The conscientious decision to focus on what is commonly known as the triple bottom line—economic, environmental, and social dimensions—involved in operation is a comprehensive business philosophy. And with an enterprise resource planning (ERP) system in place, enacting sustainability measures becomes much easier.
What is sustainable warehouse management?
Essentially, sustainable warehouse management is a system designed to meet the present needs of society without compromising the opportunities and resources available for future generations.
Although it involves the entire scope of the business process, sustainability is closely associated with environmentally sound procedures. Indeed, Global Reporting Initiative’s G4 guidelines cover this aspect, but most recently, they’ve released a linkage document that will assist the compliance of the latest EU directive for the disclosure of non-financial and diversity information.
Warehouse ERP Implementation
Introducing and developing sustainable warehouse solutions is often a challenge, even with an advanced ERP system. Many distributors employ third-party supplier’s (VMI) and logistics (professional carriers) to orchestrate the chain of supply.
However, even these challenges can be reduced with the following implementation tips and techniques. First, divide your sustainability analyses by aspect and type, and then update your core performance indicators within the system with appropriate coding so that the qualitative and quantitative data can be collected and reported properly.
Ignoring the economic performance and market presence aspects, the following list can help you implement the metrics and indicators used to evaluate company sustainability.
- Materials—a percentage of the input usage of recycled materials
- Energy—energy consumption of the primary source (direct)

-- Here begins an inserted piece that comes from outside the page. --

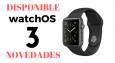WatchOS 3 disponible para descargar, cómo instalar y novedades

- Water—total usage amount for the facility
- Emissions, effluents, and wastes—direct and indirect greenhouse gas emissions by weight, oxide emissions by type and weight, and amounts of non-recyclable solid waste
Labour Practises (Social)
- Employment—employee counts and turnover rates by age group, gender, and region
- Health and Safety—Injury occurrence rates, work-related fatalities, occupation-related disease, lost days, and absenteeism
- Diversity and Equal Opportunity—Basic salary allocation by gender and employee category. (Also see the recent G4 linkage document for simplified EU compliance.)
Human Rights (Social)
- Investment and Procurement—total numbers and percentages of agreements that have gone through human rights screening
- Child Labour—any measures that have been taken to help eliminate child labour
- Freedom of Association—measures that support the right to exercise freedom of association and collective bargaining, and any identification of these rights at risk.
- Community—the nature and scope of any programmes, practises, or initiatives that have a positive impact on the operation of your community, and the effectiveness and outcomes of those endeavours.
- Corruption—the amount and percentage of business units that have been examined for risks related to corruption
- Consumer Health and Safety—this will naturally vary depending on the type of products housed in your facility, but basically, any assessments made concerning the improvement or life cycles of the products that could impact consumers.
With an advanced ERP system, many of these indicators are already integrated, and the reporting framework can be easily customised to include new governmental regulations and directives.
Effective ERP implementation for a sustainable warehouse involves collecting the right data and then making informed business decisions based on the performance reports that your ERP system generates.